Вряд ли бывшие заключенные год за годом отмечают свое время выхода из тюрьмы, они стараются скорее забыть о ней. А в эту «Пятую годовщину» вплетаются не только воспоминания о лужах, пивных и тюрьмах, но и пушкинское Лукоморье, и лермонтовский Терек, и Гагарин, летящий к звездам. Так что, скорее всего, это его личное воспоминание об исчезнувшем для него мире. Да, конечно, там можно найти сатирические моменты:
Там украшают флаг, обнявшись, серп и молот.
Но в стенку гвоздь не вбит и огород не полот.

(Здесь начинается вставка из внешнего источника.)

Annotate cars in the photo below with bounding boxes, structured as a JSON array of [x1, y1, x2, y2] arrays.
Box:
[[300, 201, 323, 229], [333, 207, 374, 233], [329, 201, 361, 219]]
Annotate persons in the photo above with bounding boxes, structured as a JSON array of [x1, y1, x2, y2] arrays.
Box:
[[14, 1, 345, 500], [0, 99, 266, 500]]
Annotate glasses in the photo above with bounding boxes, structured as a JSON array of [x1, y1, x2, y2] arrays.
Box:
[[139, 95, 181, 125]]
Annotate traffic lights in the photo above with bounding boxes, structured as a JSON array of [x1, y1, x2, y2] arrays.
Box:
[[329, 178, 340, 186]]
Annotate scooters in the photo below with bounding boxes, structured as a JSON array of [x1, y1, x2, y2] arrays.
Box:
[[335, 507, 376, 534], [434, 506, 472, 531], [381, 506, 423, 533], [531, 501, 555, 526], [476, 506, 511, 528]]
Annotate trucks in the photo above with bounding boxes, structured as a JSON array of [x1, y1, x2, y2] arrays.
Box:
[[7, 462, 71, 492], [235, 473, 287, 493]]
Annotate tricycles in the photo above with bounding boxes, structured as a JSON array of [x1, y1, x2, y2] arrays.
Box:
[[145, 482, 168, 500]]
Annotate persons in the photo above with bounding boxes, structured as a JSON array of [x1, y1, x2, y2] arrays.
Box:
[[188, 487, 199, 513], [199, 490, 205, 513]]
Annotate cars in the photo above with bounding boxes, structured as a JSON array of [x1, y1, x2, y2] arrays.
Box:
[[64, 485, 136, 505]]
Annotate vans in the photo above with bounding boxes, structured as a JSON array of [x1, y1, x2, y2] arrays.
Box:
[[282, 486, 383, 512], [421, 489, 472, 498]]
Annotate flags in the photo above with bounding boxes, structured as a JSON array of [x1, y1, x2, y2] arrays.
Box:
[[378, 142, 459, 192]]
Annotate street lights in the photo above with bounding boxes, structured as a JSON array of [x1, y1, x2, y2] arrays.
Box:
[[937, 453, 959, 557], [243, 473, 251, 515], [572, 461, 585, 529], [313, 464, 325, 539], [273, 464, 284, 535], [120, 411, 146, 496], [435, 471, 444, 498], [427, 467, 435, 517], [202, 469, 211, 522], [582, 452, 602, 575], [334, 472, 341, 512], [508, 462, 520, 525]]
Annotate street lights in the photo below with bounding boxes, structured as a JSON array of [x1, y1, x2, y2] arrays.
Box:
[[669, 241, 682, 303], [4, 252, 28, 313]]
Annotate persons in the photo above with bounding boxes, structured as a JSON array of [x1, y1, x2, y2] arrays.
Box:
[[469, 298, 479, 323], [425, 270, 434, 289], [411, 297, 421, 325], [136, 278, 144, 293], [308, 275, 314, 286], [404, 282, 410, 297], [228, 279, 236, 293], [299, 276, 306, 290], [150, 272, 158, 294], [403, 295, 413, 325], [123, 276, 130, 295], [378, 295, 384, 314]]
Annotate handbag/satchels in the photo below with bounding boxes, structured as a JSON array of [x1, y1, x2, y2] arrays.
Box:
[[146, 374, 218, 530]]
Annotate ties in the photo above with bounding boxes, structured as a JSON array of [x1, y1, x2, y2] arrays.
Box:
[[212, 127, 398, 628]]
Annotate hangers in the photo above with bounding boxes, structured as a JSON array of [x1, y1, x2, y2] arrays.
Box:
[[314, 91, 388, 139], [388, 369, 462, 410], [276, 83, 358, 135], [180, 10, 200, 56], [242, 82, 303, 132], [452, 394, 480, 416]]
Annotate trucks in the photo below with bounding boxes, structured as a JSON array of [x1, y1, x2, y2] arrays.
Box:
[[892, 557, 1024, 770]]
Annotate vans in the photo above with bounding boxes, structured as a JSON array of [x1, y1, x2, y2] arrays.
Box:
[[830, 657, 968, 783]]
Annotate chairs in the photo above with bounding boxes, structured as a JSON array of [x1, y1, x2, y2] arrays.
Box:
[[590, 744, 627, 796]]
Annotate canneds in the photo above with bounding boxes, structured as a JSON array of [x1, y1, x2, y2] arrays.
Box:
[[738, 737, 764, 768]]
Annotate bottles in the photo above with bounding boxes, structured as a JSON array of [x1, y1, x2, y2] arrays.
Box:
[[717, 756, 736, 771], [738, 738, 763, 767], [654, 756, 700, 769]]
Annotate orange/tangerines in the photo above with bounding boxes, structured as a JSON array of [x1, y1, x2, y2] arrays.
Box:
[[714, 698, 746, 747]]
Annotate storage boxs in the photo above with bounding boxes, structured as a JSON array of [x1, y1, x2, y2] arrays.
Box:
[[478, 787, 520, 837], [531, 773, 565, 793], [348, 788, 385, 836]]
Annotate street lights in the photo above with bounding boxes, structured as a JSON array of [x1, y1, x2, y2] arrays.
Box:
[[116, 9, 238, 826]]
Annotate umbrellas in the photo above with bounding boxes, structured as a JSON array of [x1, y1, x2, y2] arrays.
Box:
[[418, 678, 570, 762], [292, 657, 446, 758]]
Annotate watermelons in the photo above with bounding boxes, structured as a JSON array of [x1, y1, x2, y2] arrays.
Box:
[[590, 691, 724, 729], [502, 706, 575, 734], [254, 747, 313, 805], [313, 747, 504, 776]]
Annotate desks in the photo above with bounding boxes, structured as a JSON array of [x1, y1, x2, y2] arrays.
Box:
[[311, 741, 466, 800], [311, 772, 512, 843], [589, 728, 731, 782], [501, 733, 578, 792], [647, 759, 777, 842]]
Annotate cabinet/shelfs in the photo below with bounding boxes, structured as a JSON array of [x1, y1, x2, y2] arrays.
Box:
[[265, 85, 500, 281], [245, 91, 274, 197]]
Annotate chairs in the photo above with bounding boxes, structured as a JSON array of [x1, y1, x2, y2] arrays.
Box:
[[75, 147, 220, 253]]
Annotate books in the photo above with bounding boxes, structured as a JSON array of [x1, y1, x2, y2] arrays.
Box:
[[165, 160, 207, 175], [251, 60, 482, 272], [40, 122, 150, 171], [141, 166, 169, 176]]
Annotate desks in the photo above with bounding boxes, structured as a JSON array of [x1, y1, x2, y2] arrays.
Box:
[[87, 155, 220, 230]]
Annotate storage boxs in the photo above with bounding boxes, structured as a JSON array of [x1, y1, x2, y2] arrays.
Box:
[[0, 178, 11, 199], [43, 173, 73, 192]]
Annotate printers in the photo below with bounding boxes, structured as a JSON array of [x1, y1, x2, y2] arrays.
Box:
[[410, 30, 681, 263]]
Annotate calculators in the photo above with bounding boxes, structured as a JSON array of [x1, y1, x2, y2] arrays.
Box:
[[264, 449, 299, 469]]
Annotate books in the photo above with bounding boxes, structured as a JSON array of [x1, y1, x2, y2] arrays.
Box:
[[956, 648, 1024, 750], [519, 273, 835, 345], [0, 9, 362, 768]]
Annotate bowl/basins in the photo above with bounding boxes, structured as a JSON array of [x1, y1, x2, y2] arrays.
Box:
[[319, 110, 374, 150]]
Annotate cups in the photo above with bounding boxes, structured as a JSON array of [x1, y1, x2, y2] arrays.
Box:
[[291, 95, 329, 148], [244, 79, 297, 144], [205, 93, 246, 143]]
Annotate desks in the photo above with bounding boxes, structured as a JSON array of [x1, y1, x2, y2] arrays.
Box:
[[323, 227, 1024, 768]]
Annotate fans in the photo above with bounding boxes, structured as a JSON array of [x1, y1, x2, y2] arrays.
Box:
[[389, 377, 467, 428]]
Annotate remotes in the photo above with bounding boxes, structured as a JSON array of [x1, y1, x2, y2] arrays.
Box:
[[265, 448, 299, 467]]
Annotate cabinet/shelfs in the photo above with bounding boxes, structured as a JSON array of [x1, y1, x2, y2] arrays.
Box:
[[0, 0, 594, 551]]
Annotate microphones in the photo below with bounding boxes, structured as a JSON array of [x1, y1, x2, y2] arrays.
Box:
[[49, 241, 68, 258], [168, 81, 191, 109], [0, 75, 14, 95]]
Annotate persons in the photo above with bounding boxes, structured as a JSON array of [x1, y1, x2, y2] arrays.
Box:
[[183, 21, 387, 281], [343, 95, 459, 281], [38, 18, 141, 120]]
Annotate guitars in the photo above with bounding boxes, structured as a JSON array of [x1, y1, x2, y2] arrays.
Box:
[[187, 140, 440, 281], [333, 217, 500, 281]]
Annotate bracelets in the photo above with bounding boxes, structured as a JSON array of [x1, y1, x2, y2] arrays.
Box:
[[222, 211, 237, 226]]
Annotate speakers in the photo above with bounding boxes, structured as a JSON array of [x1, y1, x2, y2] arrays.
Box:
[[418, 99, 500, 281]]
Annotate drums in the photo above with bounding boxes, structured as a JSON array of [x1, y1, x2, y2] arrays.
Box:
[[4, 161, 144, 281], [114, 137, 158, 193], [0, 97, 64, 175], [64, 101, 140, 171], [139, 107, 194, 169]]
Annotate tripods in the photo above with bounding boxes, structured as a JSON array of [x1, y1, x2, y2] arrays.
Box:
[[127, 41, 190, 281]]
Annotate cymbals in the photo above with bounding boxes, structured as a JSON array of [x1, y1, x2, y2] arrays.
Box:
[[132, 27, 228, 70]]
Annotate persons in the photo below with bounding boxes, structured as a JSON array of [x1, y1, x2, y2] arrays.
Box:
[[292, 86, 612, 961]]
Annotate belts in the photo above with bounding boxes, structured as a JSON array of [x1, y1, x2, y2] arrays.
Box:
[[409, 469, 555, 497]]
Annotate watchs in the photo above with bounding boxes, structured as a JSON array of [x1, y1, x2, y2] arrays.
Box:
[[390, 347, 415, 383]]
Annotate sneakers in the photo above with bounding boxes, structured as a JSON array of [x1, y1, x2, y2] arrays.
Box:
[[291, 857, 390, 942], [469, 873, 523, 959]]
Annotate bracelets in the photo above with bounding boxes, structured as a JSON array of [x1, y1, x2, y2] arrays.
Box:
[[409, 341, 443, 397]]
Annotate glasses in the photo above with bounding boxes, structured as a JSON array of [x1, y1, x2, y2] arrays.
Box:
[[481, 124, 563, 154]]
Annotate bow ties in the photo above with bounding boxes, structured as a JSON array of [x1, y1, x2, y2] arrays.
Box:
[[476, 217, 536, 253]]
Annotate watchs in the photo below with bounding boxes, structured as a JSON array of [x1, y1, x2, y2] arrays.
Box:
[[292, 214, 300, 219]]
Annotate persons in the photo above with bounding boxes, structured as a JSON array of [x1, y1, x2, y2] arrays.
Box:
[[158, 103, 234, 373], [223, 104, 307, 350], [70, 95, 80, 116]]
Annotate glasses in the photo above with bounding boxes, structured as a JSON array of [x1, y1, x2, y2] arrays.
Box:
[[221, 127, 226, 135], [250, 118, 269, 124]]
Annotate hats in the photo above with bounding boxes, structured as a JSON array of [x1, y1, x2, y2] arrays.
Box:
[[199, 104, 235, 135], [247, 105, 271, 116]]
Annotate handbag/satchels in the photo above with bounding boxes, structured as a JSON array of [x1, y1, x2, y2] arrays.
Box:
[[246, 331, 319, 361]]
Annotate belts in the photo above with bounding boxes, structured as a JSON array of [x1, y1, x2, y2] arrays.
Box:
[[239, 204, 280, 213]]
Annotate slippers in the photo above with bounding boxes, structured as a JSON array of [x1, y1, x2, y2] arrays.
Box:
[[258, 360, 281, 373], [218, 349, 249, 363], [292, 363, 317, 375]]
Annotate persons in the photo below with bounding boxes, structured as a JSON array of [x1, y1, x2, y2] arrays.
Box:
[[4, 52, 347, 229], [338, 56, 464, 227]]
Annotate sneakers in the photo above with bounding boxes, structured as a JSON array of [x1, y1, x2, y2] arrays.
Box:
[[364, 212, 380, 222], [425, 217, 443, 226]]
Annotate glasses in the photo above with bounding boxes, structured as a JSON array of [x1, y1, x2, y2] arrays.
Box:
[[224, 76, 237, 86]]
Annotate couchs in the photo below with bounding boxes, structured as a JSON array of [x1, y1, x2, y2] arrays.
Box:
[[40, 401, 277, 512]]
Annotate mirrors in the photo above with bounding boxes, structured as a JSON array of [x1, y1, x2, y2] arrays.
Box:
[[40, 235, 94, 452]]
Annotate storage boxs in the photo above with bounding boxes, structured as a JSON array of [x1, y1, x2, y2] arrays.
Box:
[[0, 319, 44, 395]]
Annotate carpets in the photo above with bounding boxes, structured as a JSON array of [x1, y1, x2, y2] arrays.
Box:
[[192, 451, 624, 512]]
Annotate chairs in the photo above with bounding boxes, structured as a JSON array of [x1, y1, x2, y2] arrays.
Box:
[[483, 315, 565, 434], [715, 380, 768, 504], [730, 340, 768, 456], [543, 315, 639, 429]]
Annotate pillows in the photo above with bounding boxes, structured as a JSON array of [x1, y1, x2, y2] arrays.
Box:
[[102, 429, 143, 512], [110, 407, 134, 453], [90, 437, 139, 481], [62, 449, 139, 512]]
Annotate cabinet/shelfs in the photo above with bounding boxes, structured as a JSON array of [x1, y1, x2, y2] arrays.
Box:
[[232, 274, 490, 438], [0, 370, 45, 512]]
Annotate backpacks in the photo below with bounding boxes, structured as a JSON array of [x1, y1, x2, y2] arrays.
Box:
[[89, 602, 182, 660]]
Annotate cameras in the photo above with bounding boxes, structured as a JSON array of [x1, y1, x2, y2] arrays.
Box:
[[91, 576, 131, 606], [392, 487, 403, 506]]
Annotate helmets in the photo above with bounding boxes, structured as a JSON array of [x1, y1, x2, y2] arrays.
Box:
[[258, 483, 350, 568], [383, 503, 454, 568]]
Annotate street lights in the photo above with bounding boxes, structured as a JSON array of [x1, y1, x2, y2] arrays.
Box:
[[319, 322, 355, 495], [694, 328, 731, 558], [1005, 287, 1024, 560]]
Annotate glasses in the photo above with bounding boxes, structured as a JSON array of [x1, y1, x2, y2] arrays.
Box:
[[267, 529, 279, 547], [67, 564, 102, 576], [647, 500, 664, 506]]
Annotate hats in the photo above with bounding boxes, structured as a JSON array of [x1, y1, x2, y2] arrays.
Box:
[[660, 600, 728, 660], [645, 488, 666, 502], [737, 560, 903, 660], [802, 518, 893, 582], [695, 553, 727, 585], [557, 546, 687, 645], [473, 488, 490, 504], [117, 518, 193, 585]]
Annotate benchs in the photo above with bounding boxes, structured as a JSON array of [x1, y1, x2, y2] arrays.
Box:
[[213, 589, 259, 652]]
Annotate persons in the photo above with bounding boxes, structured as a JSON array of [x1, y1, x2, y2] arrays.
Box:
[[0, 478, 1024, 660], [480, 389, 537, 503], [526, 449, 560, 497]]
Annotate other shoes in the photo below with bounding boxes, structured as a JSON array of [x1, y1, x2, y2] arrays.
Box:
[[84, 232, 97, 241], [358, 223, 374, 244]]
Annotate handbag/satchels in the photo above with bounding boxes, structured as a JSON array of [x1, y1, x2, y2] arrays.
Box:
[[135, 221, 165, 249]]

Там, грубо говоря, великий план запорот.
Но для того чтобы сожалеть о запоротом великом плане, надо чувствовать и величие этого плана. Никуда не уйти от некоторой ностальгии, даже погружаясь в ироническое брюзжание:
Теперь меня там нет. Означенной пропаже
дивятся, может быть, лишь вазы в Эрмитаже.
Отсутствие мое большой дыры в пейзаже
не сделало; пустяк дыра, — но небольшая.
Вот с определением своего места в исчезнувшем российском пейзаже я не соглашусь. Дыра оказалась более, чем большая, и хорошо, что есть возможность заполнить ее поэзией самого Бродского. Это заполнение началось с первых же лет его «означенной пропажи». К тому же и замену себе и своему пространству поэт на новых просторах никакую не нашел. Иосиф Бродский с христианским смирением принимает и благодарит любую судьбу:
…судьбу благодарит кириллицыным знаком.
На то она судьба, чтоб понимать на всяком
наречьи. Предо мной — пространство в чистом виде.
В нем места нет столпу, фонтану, пирамиде.
В нем, судя по всему, я не нуждаюсь в гиде.
Вряд ли можно сказать, что при всех минусах этого покинутого «оцепеневшего лукоморья» Иосиф Бродский приобрел нечто ценное взамен. Увы, другой родины не бывает, и поэт это прекрасно понимает:
Мне нечего сказать ни греку, ни варягу.
Зане не знаю я, в какую землю лягу.
Скрипи, скрипи, перо! переводи бумагу.
Отказавшись «одомашнивать» свое новое пустое пространство, так и не написав до конца дней своих никаких поэтических строк о Нью-Йорке, поэтически он остался в той же России, в том же пространстве «кириллицыного знака».
В другом своем знаковом стихотворении первоэмигрантского периода, «Колыбельной Трескового мыса» 1975 года, Бродский, уже попрощавшись с Россией, старается все-таки понять, что же он нашел взамен.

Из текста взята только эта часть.